Movie Report: The Bells of St. Mary’s (1945)

Book coverI pulled this film from the Nogglestead media library as a Christmas movie because I remember that it has Bing Crosby introduce his version of “Adeste Fidelis” which is on about 10% of the Christmas records at Nogglestead (or such was the case before I began buying new Christmas record in earnest about a decade ago) and that it has a related children’s Christmas program scene, but as it turns out, the Christmas scene is but one portion of the film. I might as well call Penny Serenade a Christmas film because it has a children’s Christmas program as part of it. Neither of these films is, technically, a Christmas movie. However, I watched it.

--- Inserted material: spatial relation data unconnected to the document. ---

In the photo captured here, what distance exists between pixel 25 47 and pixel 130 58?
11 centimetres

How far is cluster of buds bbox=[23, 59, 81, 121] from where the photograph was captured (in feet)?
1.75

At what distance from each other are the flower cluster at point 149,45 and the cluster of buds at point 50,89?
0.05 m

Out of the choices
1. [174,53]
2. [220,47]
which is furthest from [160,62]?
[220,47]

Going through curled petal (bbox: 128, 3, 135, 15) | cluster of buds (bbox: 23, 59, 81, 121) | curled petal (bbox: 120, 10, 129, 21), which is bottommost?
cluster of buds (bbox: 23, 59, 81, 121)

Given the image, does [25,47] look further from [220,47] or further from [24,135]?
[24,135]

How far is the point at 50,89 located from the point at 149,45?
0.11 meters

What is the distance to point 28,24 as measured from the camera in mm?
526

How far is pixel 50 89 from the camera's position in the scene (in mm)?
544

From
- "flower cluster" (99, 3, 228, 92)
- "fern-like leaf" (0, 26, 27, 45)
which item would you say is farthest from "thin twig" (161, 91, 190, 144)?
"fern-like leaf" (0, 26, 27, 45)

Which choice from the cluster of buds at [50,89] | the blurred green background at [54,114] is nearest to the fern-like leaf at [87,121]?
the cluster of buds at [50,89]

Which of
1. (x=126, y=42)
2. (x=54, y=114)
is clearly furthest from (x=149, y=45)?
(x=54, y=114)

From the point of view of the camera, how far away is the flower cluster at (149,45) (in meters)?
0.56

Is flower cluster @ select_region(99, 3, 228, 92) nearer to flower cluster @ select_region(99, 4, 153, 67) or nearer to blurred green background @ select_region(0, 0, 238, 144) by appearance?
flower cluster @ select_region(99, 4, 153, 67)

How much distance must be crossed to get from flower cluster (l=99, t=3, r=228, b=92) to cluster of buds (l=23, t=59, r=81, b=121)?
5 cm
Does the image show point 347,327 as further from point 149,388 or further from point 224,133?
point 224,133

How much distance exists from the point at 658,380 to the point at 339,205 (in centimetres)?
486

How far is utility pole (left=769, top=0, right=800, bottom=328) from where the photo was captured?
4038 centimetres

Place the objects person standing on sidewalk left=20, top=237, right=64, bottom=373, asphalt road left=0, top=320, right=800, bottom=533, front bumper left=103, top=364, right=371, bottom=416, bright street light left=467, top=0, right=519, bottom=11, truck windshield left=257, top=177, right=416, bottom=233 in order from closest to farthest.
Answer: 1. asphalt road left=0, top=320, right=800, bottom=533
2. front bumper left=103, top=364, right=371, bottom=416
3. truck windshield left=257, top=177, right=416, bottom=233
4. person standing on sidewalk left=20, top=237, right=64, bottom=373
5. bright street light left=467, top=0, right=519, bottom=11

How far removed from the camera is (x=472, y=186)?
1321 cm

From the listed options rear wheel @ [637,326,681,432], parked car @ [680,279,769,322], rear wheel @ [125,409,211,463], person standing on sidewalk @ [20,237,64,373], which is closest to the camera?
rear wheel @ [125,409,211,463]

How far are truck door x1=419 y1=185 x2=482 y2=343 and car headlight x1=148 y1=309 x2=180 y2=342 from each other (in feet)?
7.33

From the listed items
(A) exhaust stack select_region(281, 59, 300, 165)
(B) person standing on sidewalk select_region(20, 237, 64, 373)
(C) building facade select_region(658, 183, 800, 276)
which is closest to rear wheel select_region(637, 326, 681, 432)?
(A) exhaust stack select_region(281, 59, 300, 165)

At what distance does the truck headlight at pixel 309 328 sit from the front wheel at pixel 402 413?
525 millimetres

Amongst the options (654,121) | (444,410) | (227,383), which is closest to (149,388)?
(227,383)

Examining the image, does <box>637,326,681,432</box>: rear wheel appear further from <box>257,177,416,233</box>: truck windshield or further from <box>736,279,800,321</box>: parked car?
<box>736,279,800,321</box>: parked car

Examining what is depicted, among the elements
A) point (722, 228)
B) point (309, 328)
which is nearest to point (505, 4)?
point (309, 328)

Bing Crosby plays Father O’Malley who comes to St. Mary’s, a church with a school that is falling into disrepair. He’s warned by the housekeeper that he’s in for a new experience surrounded by nuns, and he butts heads with Sister Superior (played by Ingrid Bergman thirteen years before Indiscreet and in full bloom) on a couple of topics. The film has three co-plots: A young girl raised by a single mother comes to the school and struggles to fit in; a boy has learned too well the “turn the other cheek” message of the school, but he needs to learn to box–and the tomboy Sister Superior is happy to help him learn; and a wealthy businessman is building a large office building next to the church on land they had to sell to him for repairs on the church, but they hope he will donate it to the parish even while he hopes to buy it from the church even if he has to have it condemned. Father O’Malley navigates these struggles and deals with a health issue that Sister Superior suffers from but that the doctor does not want her to know about.

The film has a rendition of “Adeste Fidelis” as I mentioned, but also a couple other Bing Crosby numbers. BUT IT IS NOT A MUSICAL. Don’t be hitting me with those negative waves so early in the afternoon, man.

The film is a sequel to Going My Way from the year before, for which Bing Crosby won an Oscar as the best actor. I’d be happy to find it in the wild, but old old movies are thin on the ground in the antique malls and book sales. It’s a bit of a testament, though, that sequels and “franchises” do not exclusively belong to the modern cinema.

Now if you excuse me, I am off to watch a Christmas classic.